This is the official implementation for D-CoDe: Scaling Image-Pretrained VLMs to Video via Dynamic Compression and Question Decomposition

by Yiyang Huang, Yizhou Wang, Yun Fu.

D-CoDe is a training-free framework for adapting image-pretrained vision-language models (VLMs) to video understanding. It achieves strong performance across multiple benchmarks, especially on long-video tasks, demonstrating its potential for complex video-language understanding.

Table of contents

Core Components

The core implementation is in Dcode.py, which provides three main functions:

Function Description Paper Method
generate_subquestions() Decompose questions into sub-questions using GPT-3.5 Question Decomposition
supp_frame_selection() Select frames based on CLIP semantic similarity Dynamic Compression (Frame)
token_select_and_merge() Select and merge visual tokens to reduce redundancy Dynamic Compression (Token)

Quick Start

from Dcode import generate_subquestions, supp_frame_selection, token_select_and_merge, load_clip_model

# 1. Question Decomposition (requires OPENAI_API_KEY environment variable)
subquestions = generate_subquestions(
    question="What did the person do after picking up the cup?",
    prompt_variant="original"  # Options: "original", "no_background", "no_temporal_focus", "re"
)

# 2. Frame Selection (based on semantic diversity)
clip_processor, clip_model = load_clip_model()
selected_frames, frame_idxs = supp_frame_selection(
    video_frames,           # List of PIL Images
    N=15,                   # Number of frames to select
    uniform_ratio=0.85,     # Ratio for uniform sampling
    clip_model=clip_model,
    clip_processor=clip_processor
)

# 3. Token Selection and Merge
merged_features = token_select_and_merge(
    image_features,                  # Tensor (T, N, D)
    top_k=288,                       # Tokens to keep per frame
    merge_strategy="mean",           # Options: "mean", "max", "weighted_mean"
    similarity_threshold=0.8         # Similarity threshold for merging
)

Getting Started

Installation

  • The code is developed with CUDA 11.7, Python >= 3.10.12, PyTorch >= 2.1.0

    1. [Optional but recommended] Create a new conda environment.

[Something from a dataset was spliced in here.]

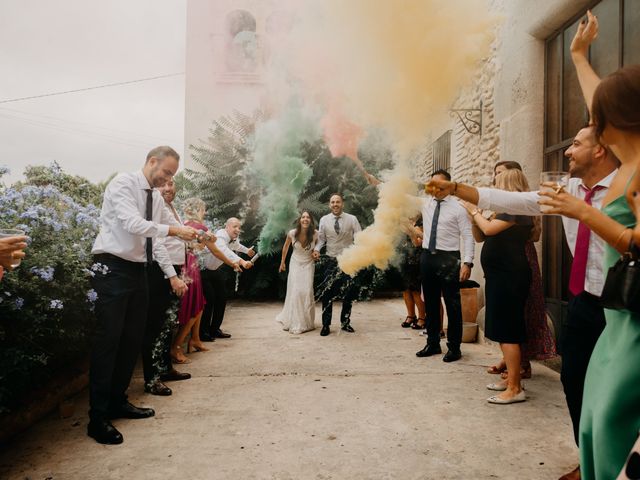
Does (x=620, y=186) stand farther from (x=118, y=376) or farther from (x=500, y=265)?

      conda create -n d_code python=3.10.12
      

      And activate the environment.

      conda activate d_code
      
    2. Install the requirements.

      bash setup_env.sh
      
    3. Add OpenAI key and organization to the system environment to use GPT-3.5-turbo for model evaluation.

      export OPENAI_API_KEY=$YOUR_OPENAI_API_KEY
      export OPENAI_ORG=$YOUR_OPENAI_ORG  # optional
      
    4. Download pre-trained LLaVA-NeXT weights from HuggingFace, and put them under the Dcode folder.

      git lfs clone https://huggingface.co/liuhaotian/llava-v1.6-vicuna-7b liuhaotian/llava-v1.6-vicuna-7b
      

Data Preparation

  1. Ground-truth QA Files: The ground-truth question and answer CSV files are already included in playground/gt_qa_files. These files are prepared based on IG-VLM.

    Available datasets:

    • MSVD-QA (MSVDQA.csv)
    • MSRVTT-QA (MSRVTTQA.csv)
    • TGIF-QA (TGIFFrameQA.csv)
    • ActivityNet-QA (ActivityNetQA.csv)
    • NExT-QA (Next_QA.csv)
    • EgoSchema (EgoSchema.csv)
    • IntentQA (IntentQA.csv)
  2. Download Raw Videos: Download the raw videos from the official websites.

  3. Organize Videos: Organize the raw videos under playground/data.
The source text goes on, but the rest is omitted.